Voice-first experiences that are more similar to those that are voice-added are often those with a larger screen, such as televisions. These are hybrids, because they combine the voice-only input with the voice-added output. Developers should treat this experience as equivalent to voice-only in regards to input considerations with one significant change: the addition of the display provides a space for the placement of the speech-derived text. Users can see what the device understands, and require less explicit confirmation than the voice-only counterparts.

Voice-Added

The final level of voice interaction is voice-added, where voice is no longer the primary tool for input or output. Voice-added is most commonly seen on mobile, where voice is added as an additional input mechanism to alleviate the pains of typing on an on-screen keyboard. At this point, with the strength of speech to text technology, voice-added rarely represents environments where voice is an output but another mode serves as the primary input tool. (Two example of non-vocal input paired with a primarily-voice output are from long ago: the Speak and Spell and the See ’n Say.)

The voice-added model continues the pattern of experiences needing less confirmation when voice becomes less important. Users should be able to clearly see the text representation of the speech, and can generally fall back to a keyboard when the speech to text is having too much difficulty, making correction easier. Another common UI pattern is to aid correction by displaying an interim transcript from the speech to text service. Some services, such as the STT built directly into Chrome, will correct over time as people speak more and there is more context to draw upon, but users can also exit out early if they see that no automatic correction is possible.

Developers also need to think about the practical aspects of voice-input, especially on mobile. Always-on listening is a signifcant battery drain on phones, and most applications will not have subtle wake-word detection. Instead, a “car mode” or “voice mode” can split the difference, adding large action buttons that trigger common actions, including turning on the listening mode of the app. Developers can also take this as a signal of a move toward eyes-free usage, and trigger a voice-first interface, including a change in reliance on voice output.

The desirability of a voice output for voice-added applications is dependent both on the usage state and the use case. A shopping website that uses speech as a better search input will likely call for no vocal response at all, instead displaying results in a traditional sense. Meanwhile, an app that will have a vocal or audio aspect as a result of the interaction (such as a phone dialer or music app), can use voice as an output, instigating a conversational interface with the user. This is, finally, the last lesson of voice levels: as applications move away from voice, interactions tends to become less conversational as data flows through more than natural language.

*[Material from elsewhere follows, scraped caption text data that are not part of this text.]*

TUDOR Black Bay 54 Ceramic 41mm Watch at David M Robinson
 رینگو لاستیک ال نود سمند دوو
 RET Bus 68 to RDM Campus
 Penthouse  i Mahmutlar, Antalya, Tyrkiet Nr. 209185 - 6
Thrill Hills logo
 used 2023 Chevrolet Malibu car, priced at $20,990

In all, the different levels of voice are not true levels at all, but a slide on which an application can move up and down where voice shows more or less primacy. When voice reigns, applications needs to take on much of the burden on instigating proactive confirmations and paring responses of everything but the absolute essentials, building a more conversational interaction style. As voice becomes more of an additive part of the experience, applications can add secondary and tertiary information and rely on the user input more as it becomes more precise. Ultimately, the most important item for developers to remember is that an application’s level is not static, and developers need to prepare for the loss of modes. In short, anticipate the users’ behaviors, and the users’ needs.